● Fragmento de página

++++++++

Juventud Rebelde - Diario de la Juventud Cubana

Una visita a Oscar López Rivera con las manos en el cristal

Puertorriqueños y cubanos hemos dicho en este septiembre tan especial en la historia hermana y compartida: ¡Libertad para los nuestros!

Autor:

Juana Carrasco Martín

Viste de negro, y sobre su pecho  un distintivo donde en fondo verde destaca el rostro de Oscar López Rivera; es Clarisa López Ramos, hija del prisionero político más antiguo de nuestro hemisferio, quien lleva ya 32 años encarcelado en Estados Unidos y mantiene la gallarda actitud de un patriota en lucha por la independencia de su patria: Puerto Rico.

Con tono suave, pero visiblemente emocionada, Clarisa habla del sufrimiento personal, expresado en los recuerdos de un primer encuentro…

«Conocí a mi papá, Oscar López Rivera, preso político puertorriqueño, cuando yo tenía diez años de edad.

«Cuando yo nací, en Chicago, ya él era un luchador por la independencia; y era muy perseguido por el FBI.

«Ante el ambiente hostil que había allí contra él, mi mamá decidió que nos mudáramos con mi hermana materna a Puerto Rico. Entonces todavía yo era muy pequeña».

Aunque ya él había preparado una casa confortable y segura para convivir con la familia, nunca pudieron hacerlo.

«En noviembre de 1975, el FBI comienza a buscarlo y él se va al clandestinaje, y no es hasta 1981 que tengo el primer encuentro con mi papá. Lo apresaron el 29 de mayo, a las 10:30 de la mañana. Nunca se me va a olvidar.

«Yo no lo presencié, estaba en Puerto Rico y en la escuela en ese momento.

«Recuerdo que mi mamá fue a buscarme rápidamente; cuando nos enteramos que mi papá había sido apresado era en horas de la tarde y de inmediato me compraron un pasaje para ir a Estados Unidos y poder verlo.

++++++++

● Acción requerida A
Traduce al inglés esta oración del fragmento sobre Oscar López Rivera: «Aunque ya él había preparado una casa confortable y segura para convivir con la familia, nunca pudieron hacerlo.»
● Acción requerida B
Prosigue el fragmento sobre Oscar López Rivera a partir de su última oración.

● Material proporcionado
++++++++

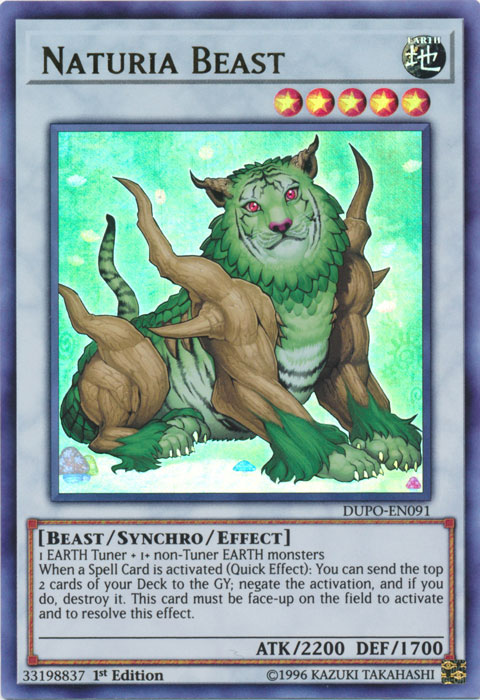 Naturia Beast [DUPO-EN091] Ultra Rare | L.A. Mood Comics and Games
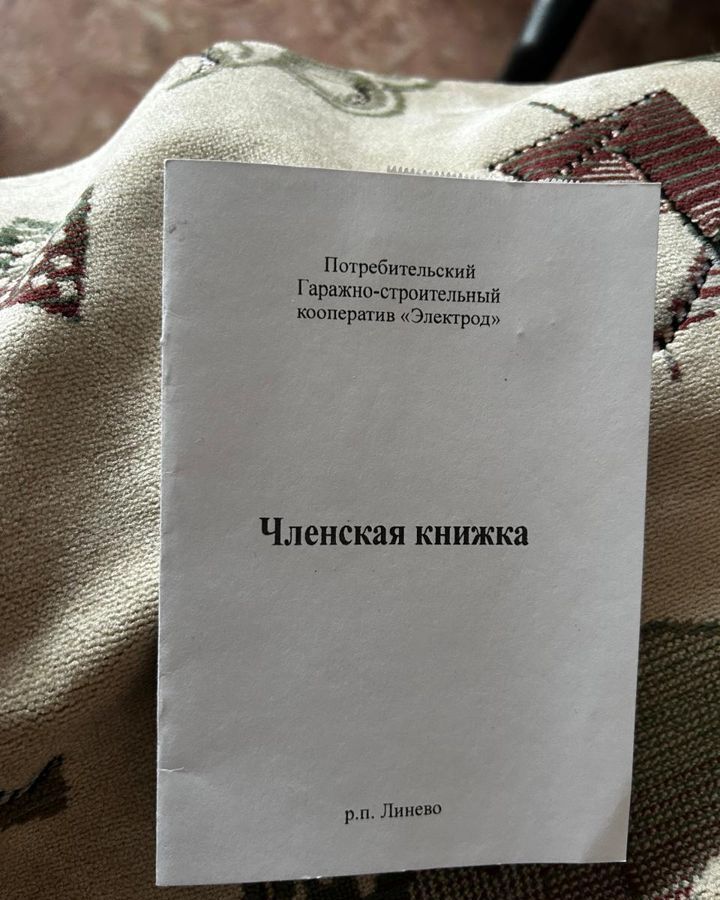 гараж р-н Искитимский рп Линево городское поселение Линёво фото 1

++++++++

● Respuesta escrita A
Although he had already prepared a comfortable and safe home to live in with the family, they were never able to do so.

● Respuesta escrita B
«Imagínese a una niña de diez años que por primera vez iba a ir a un sitio que era tan inhóspito y conocer así a esa figura paternal, y tener esa secuela, porque yo tenía el reflejo de lo que la memoria familiar ha ido atesorando y añorando. Porque en mi casa, mi mamá sí nos dejaba que tuviéramos fotos de mi papá y nos contaba historias. Mi mamá y mi papá habían sido amigos desde la infancia, y la familia de mi papá siempre trataba de mantener ese vínculo bien estrecho con-migo.

«Así que, cuando trajeron a mi papá, vino con un traje naranja, el pelo todo desaliñado, esposado de pies y de manos, en un cuarto bien estrecho, que no era en el salón de visitas y se negaron a quitarle las esposas. Esa fue mi primera impresión…».

Un suspiro se le escapa y la voz se hace más queda, pero prosigue su relato «… la imagen de ver a tu papá así, cuando siempre te han dicho que es una persona que ha luchado por la causa más justa y noble que un boricua puede defender, que es por la independencia de su pueblo, pues provoca un impacto bien grande en uno.

«Pero a pesar de eso, siempre mi papá trató de que nos pudiéramos transportar fuera de esas condiciones, es decir, él trataba de hablarme o preguntarme qué era lo que me gustaba, mi color favorito, qué había comido, cosas que a lo mejor para otras personas no eran tan importantes, pero para él era importante saber cómo había pasado el día, cómo me trataba la vida o qué había hecho, si había cogido bicicleta o algo así.

«Y de ese modo se pasaron mis veranos, mis Navidades, mis Pascuas, entre Estados Unidos y Puerto Rico, visitando a mi papá».

Lo ha hecho durante años en las tres cárceles donde ha estado encerrado: Marion, en Illinois; Florence, en Colorado, y ahora en Terre Haute, en Indiana. Va tres veces al año, desde su querido Puerto Rico: invariablemente en marzo; en junio por el día de los padres; y en noviembre. También desde hace algunos años la acompaña su hija Karina, quien pudo conocer al abuelo cuando ya tenía siete años. Karina ya concluyó estudios universitarios en Chicago.

«En 1986, mi papá tuvo un nuevo juicio. En el primer juicio lo condenaron a 55 años, y en el segundo, que dijeron era por un intento de fuga, lo condenan a 15 años más, para un total de 70 años.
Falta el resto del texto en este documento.